本文 =
• • •

# 強化学習

In [3]:
from __future__ import division
import numpy as np
import random
import warnings
import gym
import math
import matplotlib.pyplot as plt
%matplotlib inline
import seaborn

## 多腕バンディット問題

### greedy algorithm

In [6]:
#引数 -> dict {方策名(番号?), [プレイした回数,報酬の和]}
#return -> 選択した方策
def greedy(status_dict, n):
    dict_keys = status_dict.keys()
    play_num_ary = np.array([status_dict[key][0] for key in dict_keys])
    if np.min(play_num_ary) < n:
        return play_num_ary[np.argmin(play_num_ary)]
    else:
        mu_lst = np.array([status_dict[key][1] / status_dict[key][0] for key in dict_keys])
        return dict_keys[np.argmax(mu_lst)]

### ε-greedy algorithm

In [59]:
#引数 -> dict {方策名(番号?), [プレイした回数,報酬の和]}
#return -> 選択した方策
def eps_greedy(status_dict, eps):
    dict_keys = status_dict.keys()
    play_num_ary = np.array([status_dict[key][0] for key in dict_keys])

• • •

資料一覧 =
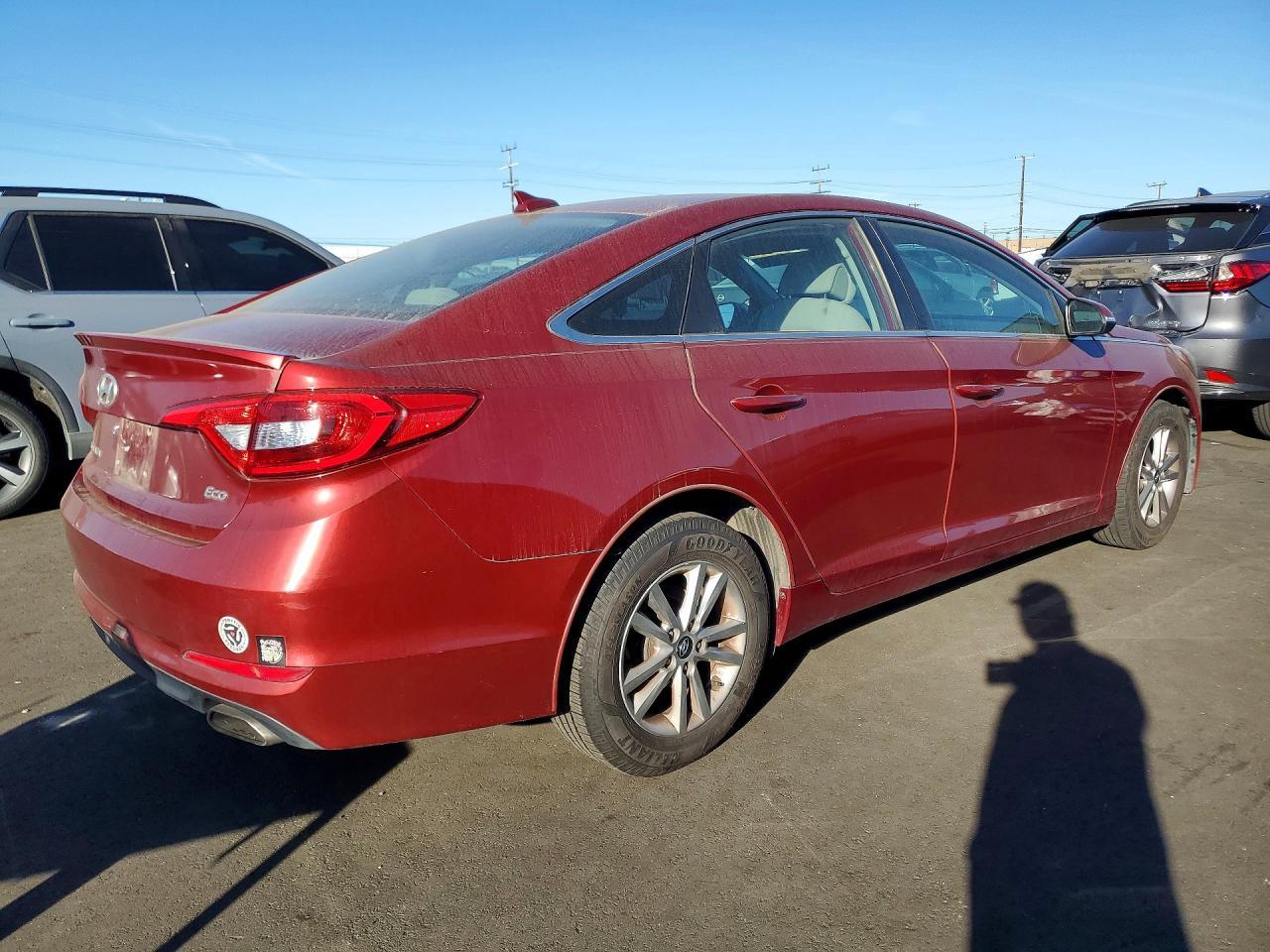 2016 Hyundai Sonata Eco - Фото 3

• • •

課題内容 = 強化学習を扱った本文を、最後に示された行の次から書き継ぎなさい。

解答 =
    if np.min(play_num_ary) == 0:
        return dict_keys[np.argmin(play_num_ary)]
    if np.random.rand() <= eps:
        return random.choice(np.array(dict_keys))
    else:
        mu_lst = np.array([status_dict[key][1] / status_dict[key][0] for key in dict_keys])
        return dict_keys[np.argmax(mu_lst)]

### 楽観的初期値法(optimistic initial values)

In [6]:
#引数 -> dict {方策名(番号?), [プレイした回数,報酬の和]}, r_sup : 各腕からの報酬の上界, K : r_supが観測された(見積もり)回数
#return -> 選択した方策
def optimistic_init_val(status_dict, r_sup, K=1):
    dict_keys = status_dict.keys()
    print dict_keys
    mu_lst = np.array([(status_dict[key][1] + K * r_sup) / (status_dict[key][0] + K) for key in dict_keys])
    print mu_lst
    return dict_keys[np.argmax(mu_lst)]

### UCB1 (Upper Confidence Bound) algorithm

In [13]:
#引数 -> dict {方策名(番号?), [プレイした回数,報酬の和]}, R : はらいもどしがくん最大値と最小値の差
#return -> 選択した方策
def UBC1(status_dict, R):
    dict_keys = status_dict.keys()
    play_num_ary = np.array([status_dict[key][0] for key in dict_keys])
    if np.min(play_num_ary) == 0:
        return dict_keys[np.argmin(play_num_ary)]
    mu_lst = np.array([status_dict[key][1] / status_dict[key][0] for key in dict_keys])
    U_bunshi = 2 * math.log(np.sum(play_num_ary))
    U_lst = np.array([R * math.sqrt(U_bunshi / status_dict[key][0]) for key in dict_keys])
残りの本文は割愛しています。